▶ MATERIAL FOR THIS EXERCISE:
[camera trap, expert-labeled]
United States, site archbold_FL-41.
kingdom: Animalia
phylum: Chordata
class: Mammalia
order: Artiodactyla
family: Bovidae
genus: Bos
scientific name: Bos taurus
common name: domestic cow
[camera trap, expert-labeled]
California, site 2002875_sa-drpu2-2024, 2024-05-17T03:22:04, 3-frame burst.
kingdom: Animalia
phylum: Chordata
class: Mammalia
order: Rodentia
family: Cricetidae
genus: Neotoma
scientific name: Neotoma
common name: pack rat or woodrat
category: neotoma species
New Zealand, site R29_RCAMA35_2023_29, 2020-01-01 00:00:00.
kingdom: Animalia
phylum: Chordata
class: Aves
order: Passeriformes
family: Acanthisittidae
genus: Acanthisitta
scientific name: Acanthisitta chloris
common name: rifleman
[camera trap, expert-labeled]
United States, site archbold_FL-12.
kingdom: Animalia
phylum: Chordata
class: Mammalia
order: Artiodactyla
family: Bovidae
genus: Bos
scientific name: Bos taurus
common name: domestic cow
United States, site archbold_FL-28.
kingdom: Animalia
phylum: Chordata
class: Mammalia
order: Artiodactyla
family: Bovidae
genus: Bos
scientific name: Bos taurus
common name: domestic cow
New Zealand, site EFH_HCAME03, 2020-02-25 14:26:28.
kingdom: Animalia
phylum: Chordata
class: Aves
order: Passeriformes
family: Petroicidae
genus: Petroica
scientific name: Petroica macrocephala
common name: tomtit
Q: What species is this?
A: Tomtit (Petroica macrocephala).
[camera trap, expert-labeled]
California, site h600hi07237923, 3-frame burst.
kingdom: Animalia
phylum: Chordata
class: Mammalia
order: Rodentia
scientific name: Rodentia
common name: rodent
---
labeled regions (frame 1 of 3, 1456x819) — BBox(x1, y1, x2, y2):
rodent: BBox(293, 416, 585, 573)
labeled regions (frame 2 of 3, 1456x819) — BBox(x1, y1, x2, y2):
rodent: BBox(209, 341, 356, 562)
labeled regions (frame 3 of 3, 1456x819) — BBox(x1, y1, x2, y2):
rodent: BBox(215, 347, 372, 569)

▶ EXERCISE:
Taking the entries above, restate exactly those lines that fall between the line with "United States, site archbold_FL-41." and the line with "category: neotoma species", keeping both of those lines too.

▶ SOLUTION:
United States, site archbold_FL-41.
kingdom: Animalia
phylum: Chordata
class: Mammalia
order: Artiodactyla
family: Bovidae
genus: Bos
scientific name: Bos taurus
common name: domestic cow
[camera trap, expert-labeled]
California, site 2002875_sa-drpu2-2024, 2024-05-17T03:22:04, 3-frame burst.
kingdom: Animalia
phylum: Chordata
class: Mammalia
order: Rodentia
family: Cricetidae
genus: Neotoma
scientific name: Neotoma
common name: pack rat or woodrat
category: neotoma species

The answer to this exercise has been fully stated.